Dragonfire II: The Dungeonmaster's Assistant
- Developer(s): Erik Brynjolfsson, Steven Bergstein
- Initial release: 1985
- Platform: Apple, Commodore, IBM Personal Computer

= Dragonfire II: The Dungeonmaster's Assistant =

1985 software

Dragonfire II: The Dungeonmaster's Assistant is a computer program published by Magicware for Apple, Commodore and IBM Personal Computers in 1985. The program, and its predecessor, were designed by Erik Brynjolfsson, who later became an MIT professor. Dragonfire II was written by Steven Bergstein, who worked for Magicware and Brynjolfsson at the time.

==Use==
The program is designed to assist a game master in managing table-top role-playing games such as Dungeons & Dragons and Tunnels & Trolls, allowing the user to enter material into the menu-driven program's tables for encounters, treasure, and for generating monsters and characters. The software allowed users to customize templates, permitting them to modify the system so that it would generate characters, encounters and other game requirements for a multiple role playing systems.

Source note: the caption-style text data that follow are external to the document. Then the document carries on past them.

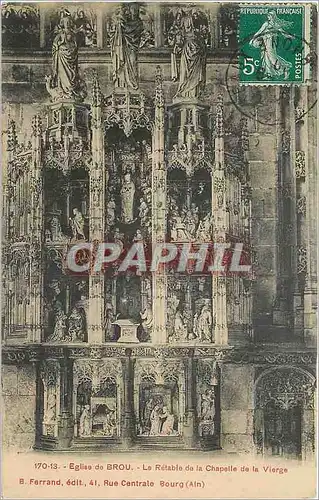 Ansichtskarte AK Eglise de Brou  Le Retable de la Chapelle de la Vierge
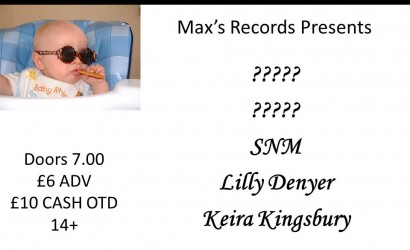 MAX'S RECORDS PRESENS: SNM & MORE  at KOLA, Portsmouth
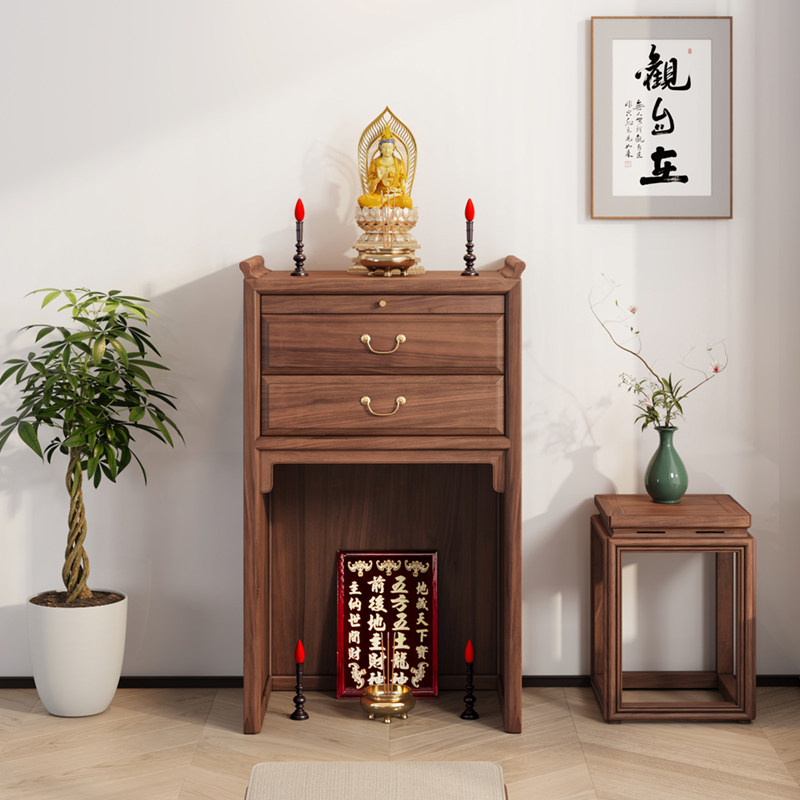 实木地主柜新中式祖先神台柜供桌香案家用土地爷财神爷供桌香案台,住宅家具,佛柜/佛龛,淘宝优惠券,粉丝福利购,淘宝优惠卷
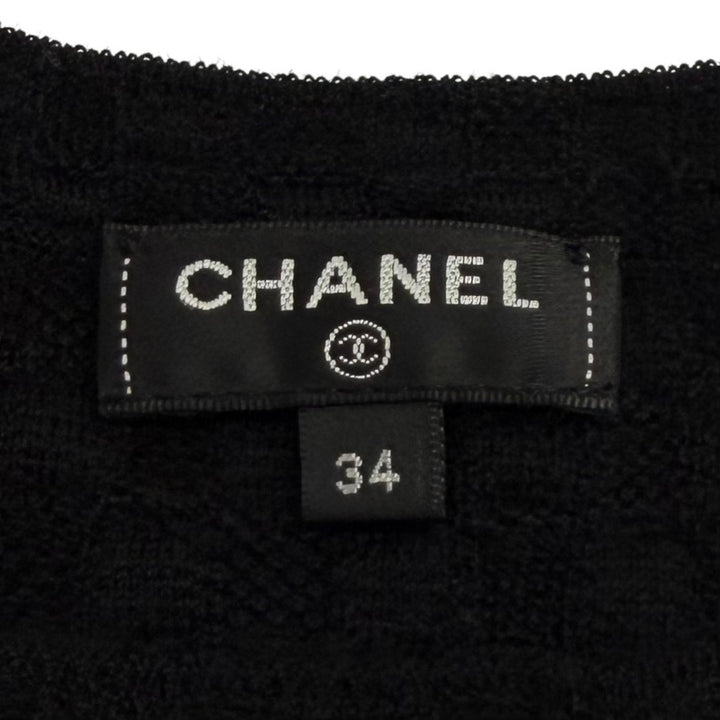 Excellent CHANEL knit black cashmere Women 34 P59203K07755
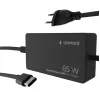 Cablexpert NPA-AC-PDQC65-01 65 W PowerDelivery GaN USB Type-C rýchlonabíjačka, čierna | Cablexpert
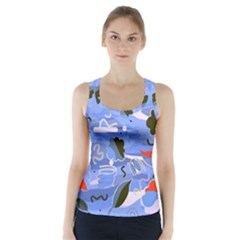 Sea Racer Back Sports Top by Valentinaart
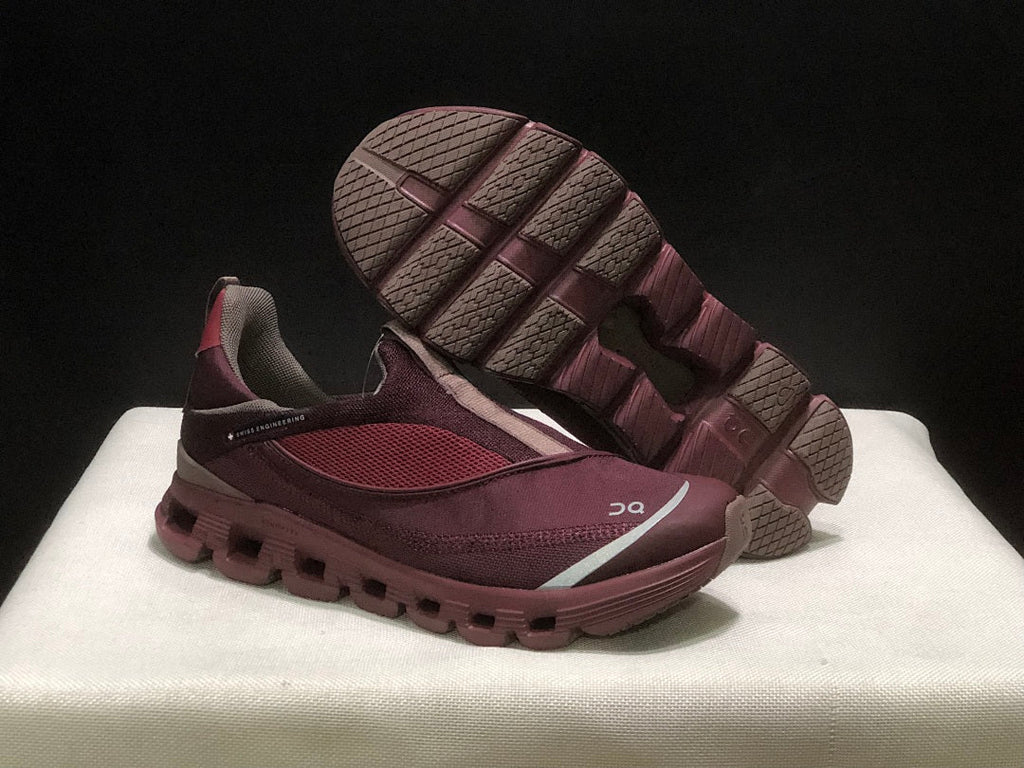 On Cloud X 4 Coast Slip-On Sneakers in Burgundy Red - product image from the listing.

Ed Curtis reviewed the program for Computer Gaming World.

==Reception==
The software was reviewed in 1986 in Dragon #116 by Hartley and Pattie Lesser in "The Role of Computers" column. The reviewers concluded that "this program is highly recommended to all". Another 1986 review, in Computer Gaming World #33, praised the software's utility, and described it as being the most flexible and thorough of the products that were available on the market at the time.